Jean-Luc Mélenchon et Eric Zemmour ont débattu hier soir pendant deux heures


Le Z et l’hologramme
De gauche à droite: Jean-Luc Mélenchon, Maxime Switek, Aurélie Casse et Eric Zemmour, le 23 septembre 2021 © Bertrand Guay/AP/SIPA Numéro de reportage : AP22608460_000001

Le débat télévisé opposant Eric Zemmour à Jean-Luc Mélenchon a permis aux téléspectateurs de prendre connaissance de deux projets pour la France antinomiques. Malgré un fact-checking journalistique douteux, l’auteur de La France n’a pas dit son dernier mot a enchaîné les démonstrations convaincantes. S’il se présente à l’élection présidentielle, il sera un candidat redoutable.

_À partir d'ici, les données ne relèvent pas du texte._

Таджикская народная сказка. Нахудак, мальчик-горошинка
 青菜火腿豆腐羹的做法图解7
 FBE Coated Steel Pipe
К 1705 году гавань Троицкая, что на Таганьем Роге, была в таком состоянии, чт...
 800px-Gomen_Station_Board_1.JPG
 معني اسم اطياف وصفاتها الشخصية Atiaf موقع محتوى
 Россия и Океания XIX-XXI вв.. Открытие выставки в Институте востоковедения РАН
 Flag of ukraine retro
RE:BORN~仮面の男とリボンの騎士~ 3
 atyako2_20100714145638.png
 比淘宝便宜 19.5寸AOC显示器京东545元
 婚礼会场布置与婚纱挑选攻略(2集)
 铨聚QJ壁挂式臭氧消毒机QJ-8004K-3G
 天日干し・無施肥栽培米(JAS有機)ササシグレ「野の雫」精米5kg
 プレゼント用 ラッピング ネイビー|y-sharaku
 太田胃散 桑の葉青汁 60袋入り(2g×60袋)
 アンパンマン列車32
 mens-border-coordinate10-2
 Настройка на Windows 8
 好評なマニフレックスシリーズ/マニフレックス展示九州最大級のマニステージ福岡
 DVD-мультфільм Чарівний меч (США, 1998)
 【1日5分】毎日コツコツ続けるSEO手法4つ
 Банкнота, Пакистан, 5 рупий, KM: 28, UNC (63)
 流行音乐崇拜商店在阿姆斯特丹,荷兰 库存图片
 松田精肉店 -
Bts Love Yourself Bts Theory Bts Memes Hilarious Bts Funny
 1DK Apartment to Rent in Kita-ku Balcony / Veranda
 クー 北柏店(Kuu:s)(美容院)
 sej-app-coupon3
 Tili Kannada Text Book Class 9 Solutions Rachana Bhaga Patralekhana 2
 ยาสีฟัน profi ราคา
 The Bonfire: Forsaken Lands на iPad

Difficile de résumer fidèlement en quelques lignes deux heures d’affrontement verbal. Plutôt qu’une liste à la Prévert de sujets abordés et de citations plus ou moins percutantes, voici donc une vision d’ensemble de ce qui est, d’une manière ou d’une autre, le premier véritable débat de la campagne présidentielle.

Une opposition claire, frontale, assumée

Les deux hommes ont en commun d’avoir identifié un problème à leurs yeux majeur, une menace existentielle pesant sur la France, et d’organiser tout leur projet politique autour d’un impératif absolu : faire face à cette menace. La submersion migratoire et islamique pour Eric Zemmour, la submersion par la montée des eaux pour Jean-Luc Mélenchon.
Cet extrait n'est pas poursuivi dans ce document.